No sooner was I aware of his presence as I skied, than it was gone. I was fully me again, skiing uphill, exhausted. Sad. Also happy.
I'd known he was around.
It happened again a few days ago, an early morning ski, my partner and I were the first tracks on the fresh white corduroy, the only sound the swish-whisper-scrape of our skis across the snow, grainy with cold. At first I thought I was hearing someone skiing up on me from behind, but there was no one. After I'd looked around for the third time I realized it was him I was feeling.
I was with him when he died; a stroke of luck, as strange as that may sound. But it granted me the privilege of feeling the sizzle of energy as his solid-earth life left him, that electric sparkle of angel dust that passed through space, through me, assuring me that he wasn't gone, he was transformed, a radiance in the universe that I might feel from time to time, if I was willing. And yet, he was also gone, an understanding that has sunk in slowly, every time I think of him, and realize, as if anew, his physical absence.

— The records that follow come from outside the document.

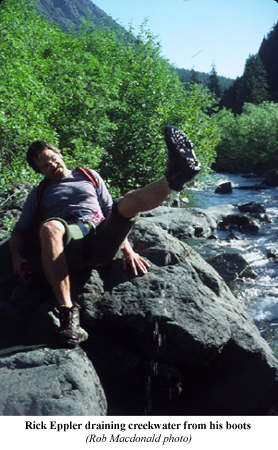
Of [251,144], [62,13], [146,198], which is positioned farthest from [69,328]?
[251,144]

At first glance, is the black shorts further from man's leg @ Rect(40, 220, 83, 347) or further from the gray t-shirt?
the gray t-shirt

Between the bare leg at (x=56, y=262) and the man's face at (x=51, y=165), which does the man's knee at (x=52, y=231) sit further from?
the man's face at (x=51, y=165)

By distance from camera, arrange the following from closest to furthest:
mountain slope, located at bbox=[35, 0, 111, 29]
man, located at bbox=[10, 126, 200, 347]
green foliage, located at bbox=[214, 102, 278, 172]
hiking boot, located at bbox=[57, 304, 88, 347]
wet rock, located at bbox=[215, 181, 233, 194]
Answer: man, located at bbox=[10, 126, 200, 347], hiking boot, located at bbox=[57, 304, 88, 347], mountain slope, located at bbox=[35, 0, 111, 29], wet rock, located at bbox=[215, 181, 233, 194], green foliage, located at bbox=[214, 102, 278, 172]

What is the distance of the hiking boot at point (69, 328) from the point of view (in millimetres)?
3355

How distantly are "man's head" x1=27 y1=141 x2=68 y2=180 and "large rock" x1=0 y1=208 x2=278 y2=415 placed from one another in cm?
119

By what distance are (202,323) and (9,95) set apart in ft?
24.4

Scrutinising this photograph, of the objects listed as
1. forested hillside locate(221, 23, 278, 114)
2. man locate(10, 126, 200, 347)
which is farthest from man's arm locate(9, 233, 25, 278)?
forested hillside locate(221, 23, 278, 114)

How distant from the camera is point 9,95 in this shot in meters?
9.02

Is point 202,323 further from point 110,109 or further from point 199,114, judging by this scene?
point 199,114

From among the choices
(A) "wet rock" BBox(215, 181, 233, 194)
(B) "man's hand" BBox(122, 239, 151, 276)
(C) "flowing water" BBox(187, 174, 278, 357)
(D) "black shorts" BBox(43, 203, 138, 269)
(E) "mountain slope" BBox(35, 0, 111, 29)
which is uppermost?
(E) "mountain slope" BBox(35, 0, 111, 29)

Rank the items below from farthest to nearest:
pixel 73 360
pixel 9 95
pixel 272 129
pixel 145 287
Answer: pixel 272 129, pixel 9 95, pixel 145 287, pixel 73 360

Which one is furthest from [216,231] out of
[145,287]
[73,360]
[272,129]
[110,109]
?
[272,129]

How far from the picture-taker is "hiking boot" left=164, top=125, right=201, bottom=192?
302cm

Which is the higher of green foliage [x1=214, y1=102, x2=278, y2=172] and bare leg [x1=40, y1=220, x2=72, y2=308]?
green foliage [x1=214, y1=102, x2=278, y2=172]
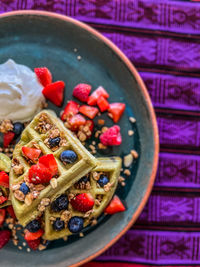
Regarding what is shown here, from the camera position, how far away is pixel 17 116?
2.29 meters

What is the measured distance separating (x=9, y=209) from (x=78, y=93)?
0.93 meters

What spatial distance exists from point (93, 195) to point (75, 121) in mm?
526

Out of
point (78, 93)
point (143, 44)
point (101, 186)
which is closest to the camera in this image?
point (101, 186)

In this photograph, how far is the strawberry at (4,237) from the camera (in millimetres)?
2324

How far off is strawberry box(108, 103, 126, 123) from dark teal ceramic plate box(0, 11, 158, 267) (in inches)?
2.0

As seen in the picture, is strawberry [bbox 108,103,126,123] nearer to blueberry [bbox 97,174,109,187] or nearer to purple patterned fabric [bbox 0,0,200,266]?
purple patterned fabric [bbox 0,0,200,266]

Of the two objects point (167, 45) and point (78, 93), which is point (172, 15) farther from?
point (78, 93)

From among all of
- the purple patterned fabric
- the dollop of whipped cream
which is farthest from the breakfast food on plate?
the purple patterned fabric

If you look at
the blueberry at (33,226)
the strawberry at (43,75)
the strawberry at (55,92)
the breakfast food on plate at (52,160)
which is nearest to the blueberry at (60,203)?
the breakfast food on plate at (52,160)

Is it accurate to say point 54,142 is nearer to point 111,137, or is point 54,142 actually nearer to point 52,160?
point 52,160

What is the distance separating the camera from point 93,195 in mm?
2135

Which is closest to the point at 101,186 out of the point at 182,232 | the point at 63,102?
the point at 63,102

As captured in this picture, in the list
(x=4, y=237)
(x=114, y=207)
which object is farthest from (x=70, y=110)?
(x=4, y=237)

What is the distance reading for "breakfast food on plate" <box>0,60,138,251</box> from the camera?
1.95 m
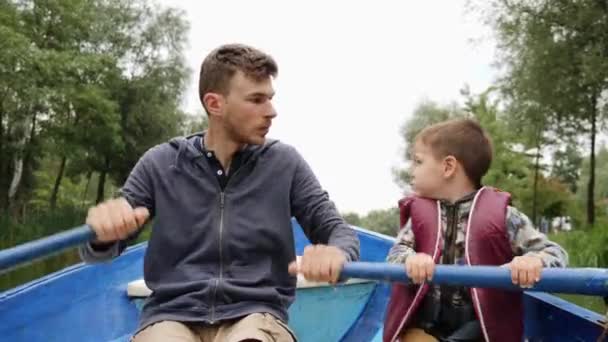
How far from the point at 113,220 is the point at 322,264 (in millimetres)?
476

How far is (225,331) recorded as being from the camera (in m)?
1.77

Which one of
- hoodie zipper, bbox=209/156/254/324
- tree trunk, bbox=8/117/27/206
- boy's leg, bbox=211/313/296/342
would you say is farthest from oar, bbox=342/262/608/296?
tree trunk, bbox=8/117/27/206

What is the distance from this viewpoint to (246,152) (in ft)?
6.53

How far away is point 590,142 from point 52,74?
38.4 ft

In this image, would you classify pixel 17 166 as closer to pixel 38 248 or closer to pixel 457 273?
pixel 38 248

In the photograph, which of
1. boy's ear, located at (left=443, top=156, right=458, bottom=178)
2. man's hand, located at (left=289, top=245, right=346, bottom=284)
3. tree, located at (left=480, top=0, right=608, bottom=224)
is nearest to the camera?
man's hand, located at (left=289, top=245, right=346, bottom=284)

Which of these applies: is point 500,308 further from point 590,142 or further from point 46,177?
point 46,177

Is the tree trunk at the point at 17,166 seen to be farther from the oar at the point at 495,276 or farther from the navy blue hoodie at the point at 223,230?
the oar at the point at 495,276

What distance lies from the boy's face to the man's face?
0.52 metres

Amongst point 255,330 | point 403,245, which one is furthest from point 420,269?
point 403,245

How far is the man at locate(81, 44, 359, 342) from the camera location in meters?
1.78

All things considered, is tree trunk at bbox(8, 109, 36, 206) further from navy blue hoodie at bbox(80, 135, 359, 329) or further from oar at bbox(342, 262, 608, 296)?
oar at bbox(342, 262, 608, 296)

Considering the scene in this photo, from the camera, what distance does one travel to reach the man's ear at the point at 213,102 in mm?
1988

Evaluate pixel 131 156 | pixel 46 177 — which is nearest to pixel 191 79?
pixel 131 156
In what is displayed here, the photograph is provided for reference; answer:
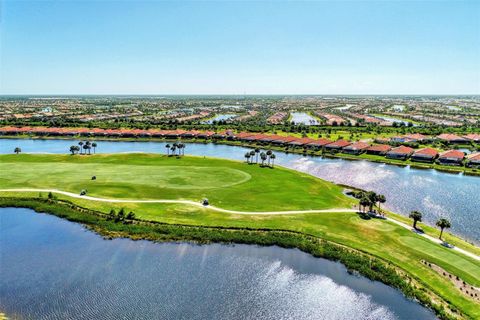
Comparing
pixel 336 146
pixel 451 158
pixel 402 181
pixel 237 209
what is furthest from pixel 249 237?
pixel 451 158

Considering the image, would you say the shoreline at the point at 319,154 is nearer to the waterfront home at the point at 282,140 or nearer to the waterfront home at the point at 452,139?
the waterfront home at the point at 282,140

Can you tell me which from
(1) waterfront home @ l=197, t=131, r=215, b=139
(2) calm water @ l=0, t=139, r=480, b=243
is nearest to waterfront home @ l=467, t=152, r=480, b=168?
(2) calm water @ l=0, t=139, r=480, b=243

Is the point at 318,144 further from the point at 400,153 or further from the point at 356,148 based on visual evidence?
the point at 400,153

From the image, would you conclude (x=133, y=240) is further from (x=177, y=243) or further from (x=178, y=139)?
(x=178, y=139)

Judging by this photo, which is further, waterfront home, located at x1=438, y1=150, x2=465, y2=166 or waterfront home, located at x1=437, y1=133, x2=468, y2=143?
waterfront home, located at x1=437, y1=133, x2=468, y2=143

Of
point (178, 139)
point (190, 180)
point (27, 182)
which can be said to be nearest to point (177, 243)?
point (190, 180)

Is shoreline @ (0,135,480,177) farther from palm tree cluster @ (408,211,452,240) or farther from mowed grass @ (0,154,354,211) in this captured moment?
palm tree cluster @ (408,211,452,240)

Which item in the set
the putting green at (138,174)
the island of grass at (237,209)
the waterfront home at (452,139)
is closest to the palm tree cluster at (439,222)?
the island of grass at (237,209)
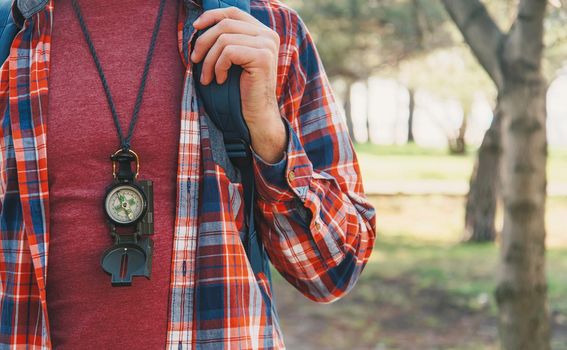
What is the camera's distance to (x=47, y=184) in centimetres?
143

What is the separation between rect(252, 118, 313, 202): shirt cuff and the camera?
1501 mm

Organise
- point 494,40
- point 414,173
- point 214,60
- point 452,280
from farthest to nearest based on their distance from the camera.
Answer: point 414,173
point 452,280
point 494,40
point 214,60

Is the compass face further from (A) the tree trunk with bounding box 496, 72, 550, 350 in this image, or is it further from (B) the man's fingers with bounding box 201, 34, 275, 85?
(A) the tree trunk with bounding box 496, 72, 550, 350

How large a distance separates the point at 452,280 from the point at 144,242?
8611mm

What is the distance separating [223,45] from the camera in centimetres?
140

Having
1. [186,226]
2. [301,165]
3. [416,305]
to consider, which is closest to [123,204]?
[186,226]

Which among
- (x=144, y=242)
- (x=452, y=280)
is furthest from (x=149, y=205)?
(x=452, y=280)

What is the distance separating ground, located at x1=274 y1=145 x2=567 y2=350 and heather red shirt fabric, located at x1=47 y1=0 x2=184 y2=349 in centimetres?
561

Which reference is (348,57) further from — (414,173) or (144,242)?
(414,173)

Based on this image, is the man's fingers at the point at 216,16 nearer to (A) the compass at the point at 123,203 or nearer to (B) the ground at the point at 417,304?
(A) the compass at the point at 123,203

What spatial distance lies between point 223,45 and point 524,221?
343 cm

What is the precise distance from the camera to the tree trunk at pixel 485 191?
12.2 meters

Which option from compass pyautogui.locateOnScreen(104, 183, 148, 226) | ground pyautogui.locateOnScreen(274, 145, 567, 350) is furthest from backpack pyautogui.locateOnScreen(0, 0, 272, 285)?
ground pyautogui.locateOnScreen(274, 145, 567, 350)

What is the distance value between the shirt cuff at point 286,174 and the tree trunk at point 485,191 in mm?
10946
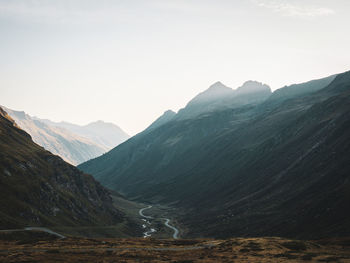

It is death that consoles, alas, and makes us live. It is the goal of life, and its only hope, that, like an elixir, elevates us and intoxicates us and gives us the heart to walk into the night, through the storm, and the snow and the frost
It is the terrace that opens on the unknown skies
I can't choose when my father's energy will manifest from those unknown skies, but I am consoled, elevated and, yes, even intoxicated, by the knowledge that death is more mysterious than I expected.